Chilcott v Thermal Transfer Ltd
The Administrative Court cancelled the Prohibition Notice issued against Thermal Transfer Ltd (“TT”) and clarified the law on the approach to be taken by Employment Tribunals hearing appeals against Prohibition Notices.
- TT was the main contractor on a construction site. It engaged a subcontractor to construct a steel platform. The subcontractor’s method statement stated that such work would be carried out from a Mobile Elevating Work Platform (“MEWP”). In breach of this, the subcontractor’s most senior employee on site climbed out of the MEWP on to the steel platform and fell from it to the ground. Mr Chilcott (an HSE Inspector) issued immediate Prohibition Notices against the subcontractor and TT.

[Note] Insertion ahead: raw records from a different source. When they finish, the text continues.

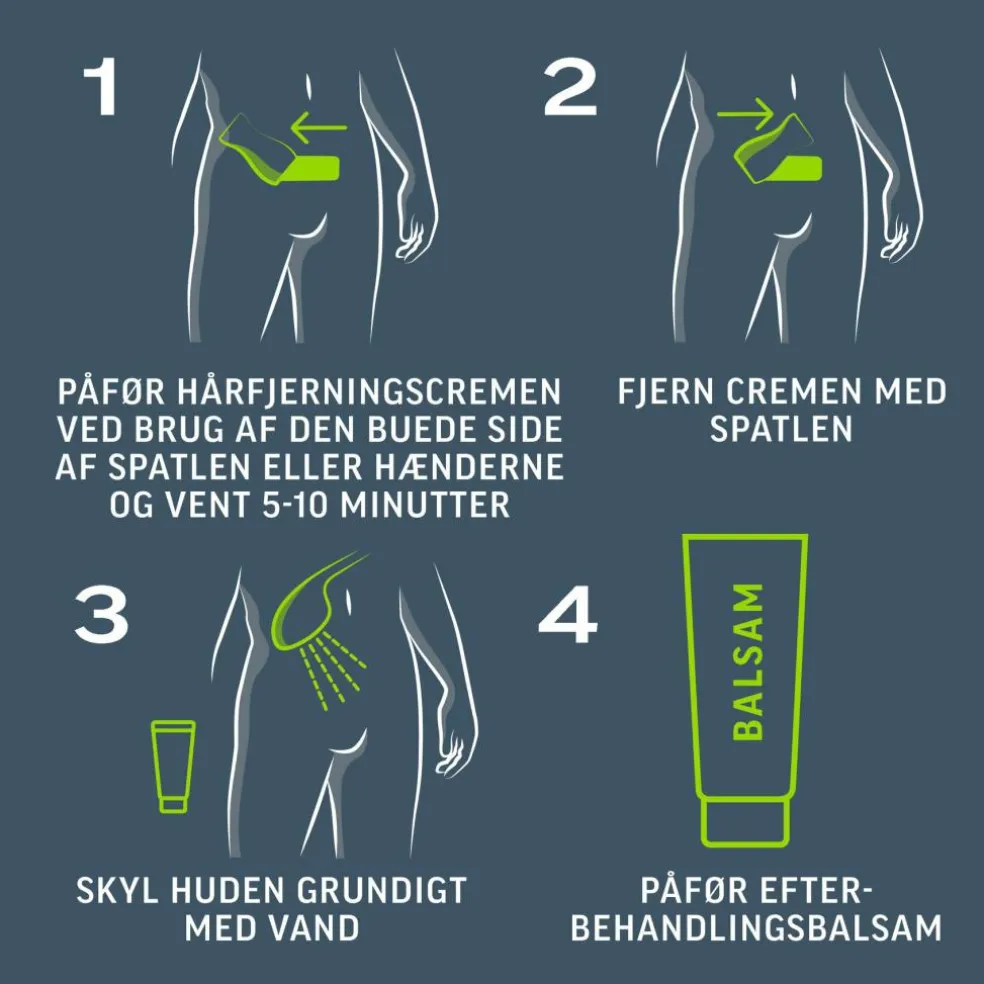 1

PÅFØR HÅRFJERNINGSCREMEN VED BRUG AF DEN BUEDE SIDE AF SPATLEN ELLER HÆNDERNE OG VENT 5-10 MINUTTER

2

FJERN CREMEN MED SPATLEN

3

SKYL HUDEN GRUNDIGT MED VAND

4

BALSAM

PÅFØR EFTERBEHANDLINGSBALSAM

- An Employment Tribunal allowed TT’s appeal and cancelled the Prohibition Notice.
- Mr Chilcott appealed to the Administrative Court. Mr Justice Charles held that the approach to be adopted on an appeal against a Prohibition Notice was that provisionally proposed by Mr Justice Sullivan in Railtrack v Smallwood  ICR 714. An Employment Tribunal should focus on the moment in time when the Prohibition Notice was issued and ask itself whether it would have issued a notice at that time.
- Although the Employment Tribunal had in erred in law in its approach, the Prohibition Notice would nevertheless be cancelled on the grounds that no reasonable Employment Tribunal would conclude that the Prohibition Notice should be affirmed and modified rather than cancelled.
James Maxwell-Scott acted for Thermal Transfer Ltd in the Employment Tribunal and in the Administrative Court.